• _Brief_
Edit the records below by replacing every occurrence of "wooden plank wall" with "timber plank wall", leaving everything else unchanged.

........

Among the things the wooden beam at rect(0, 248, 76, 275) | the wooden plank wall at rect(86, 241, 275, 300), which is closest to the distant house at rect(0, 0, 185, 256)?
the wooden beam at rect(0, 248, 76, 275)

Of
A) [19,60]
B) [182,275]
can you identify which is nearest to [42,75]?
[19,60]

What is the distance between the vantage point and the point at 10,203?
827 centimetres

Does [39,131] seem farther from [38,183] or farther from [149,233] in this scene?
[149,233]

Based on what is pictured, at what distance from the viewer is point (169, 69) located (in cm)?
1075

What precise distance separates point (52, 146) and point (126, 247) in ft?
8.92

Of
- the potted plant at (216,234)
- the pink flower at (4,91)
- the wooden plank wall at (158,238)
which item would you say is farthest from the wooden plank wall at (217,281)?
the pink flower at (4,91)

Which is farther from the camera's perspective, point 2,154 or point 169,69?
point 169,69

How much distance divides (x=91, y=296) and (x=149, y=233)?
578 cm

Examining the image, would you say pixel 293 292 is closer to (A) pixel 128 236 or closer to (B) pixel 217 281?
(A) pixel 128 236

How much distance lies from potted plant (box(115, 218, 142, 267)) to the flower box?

........

• _Written response_
Among the things the wooden beam at rect(0, 248, 76, 275) | the timber plank wall at rect(86, 241, 275, 300), which is closest to the distant house at rect(0, 0, 185, 256)?
the wooden beam at rect(0, 248, 76, 275)

Of
A) [19,60]
B) [182,275]
can you identify which is nearest to [42,75]?
[19,60]

What is the distance between the vantage point and the point at 10,203?
827 centimetres

Does [39,131] seem farther from [38,183] or farther from [149,233] in this scene?
[149,233]

Based on what is pictured, at what distance from the viewer is point (169, 69) located (in cm)?
1075

What precise distance separates point (52, 146) and point (126, 247) in ft?
8.92

Of
- the potted plant at (216,234)
- the pink flower at (4,91)
- the timber plank wall at (158,238)
which item would you say is farthest from the timber plank wall at (217,281)?
the pink flower at (4,91)

Which is farther from the camera's perspective, point 2,154 or point 169,69?
point 169,69

How much distance divides (x=91, y=296) and (x=149, y=233)?
578 cm

Examining the image, would you say pixel 293 292 is closer to (A) pixel 128 236 or closer to (B) pixel 217 281?
(A) pixel 128 236

How much distance lies from potted plant (box(115, 218, 142, 267)) to the flower box?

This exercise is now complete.